Although I write a lot of posts on https://alexwlchan.net, it's not the only place I have writing. For example, I've written articles for Last Week in AWS and the Wellcome Collection development blog.
I want a page on my personal site that links to everything I've written elsewhere, so I have a complete record of everything that I've published online.
I also want a local backup of that work. I'm proud of it, and I don't want the only copy to be on a site that I don't control – I could lose access to it at any time. (For more on this, see why developers should archive their old content by Stephanie Morillo.)

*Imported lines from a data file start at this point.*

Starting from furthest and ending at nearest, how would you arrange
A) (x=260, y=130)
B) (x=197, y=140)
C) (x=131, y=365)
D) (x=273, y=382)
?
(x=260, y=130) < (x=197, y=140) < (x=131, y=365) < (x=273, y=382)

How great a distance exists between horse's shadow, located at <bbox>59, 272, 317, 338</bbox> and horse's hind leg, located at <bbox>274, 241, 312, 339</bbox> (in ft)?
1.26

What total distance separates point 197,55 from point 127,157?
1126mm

I have a YAML file (elsewhere.yml
) where I create new entries for every article, talk or podcast I do:
writing:
- date: 2021-05-07
title: "What is an Edge Location in AWS? A Simple Explanation"
url: "https://www.lastweekinaws.com/blog/what-is-an-edge-location-in-aws-a-simple-explanation/"
publication: "Last Week in AWS"
- date: 2020-05-20
title: "Building Wellcome Collection's new archival storage service"
url: "https://stacks.wellcomecollection.org/building-wellcome-collections-new-archival-storage-service-3f68ff21927e"
publication: "Wellcome Collection development blog"
This format is deliberately lightweight: I can add new entries quickly, as soon as something is published. (If I can't do it quickly, it's easy for me to procrastinate or forget to add something.)
The YAML file is in the _data
folder, which is a special folder in Jekyll.
I can load that data in a Markdown file which renders the entries as HTML.
You can see the rendered page at https://alexwlchan.net/elsewhere/
I save all my articles in two formats: a Safari webarchive and a PDF. I save them to my home computer.
I add the paths of the saved articles to the YAML file:
- date: 2021-08-13
title: "10 Free Cloud Databases You Should Consider (And 1 You Shouldn’t)"
url: "https://www.lastweekinaws.com/blog/10-free-cloud-databases-you-should-consider-and-1-you-shouldnt/"
publication: "Last Week in AWS"
archived_paths:
- "/Volumes/Media (Sapphire)/backups/alexwlchan.net/elsewhere/lastweekinaws-10-free-cloud-databases-you-should-consider-and-1-you-shouldnt/10\
\ Free Cloud Databases You Should Consider (And 1 You Shouldn\u2019t) - Last Week\
\ in AWS.webarchive"
- "/Volumes/Media (Sapphire)/backups/alexwlchan.net/elsewhere/lastweekinaws-10-free-cloud-databases-you-should-consider-and-1-you-shouldnt/10\
\ Free Cloud Databases You Should Consider (And 1 You Shouldn\u2019t) - Last Week\
\ in AWS.pdf"
As part of the site linting process, I check for the presence of archived_paths
-- if there aren't any, the site refuses to build.
This means I can't forget to save a copy of my articles.
Relevant code:
- archive_elsewhere.py goes through the list of articles, finds any that haven't been archived, and prompts me to save them.
It updates
elsewhere.yml
with the new paths. - linter.rb checks that every article has an archived copy as part of the linting checks.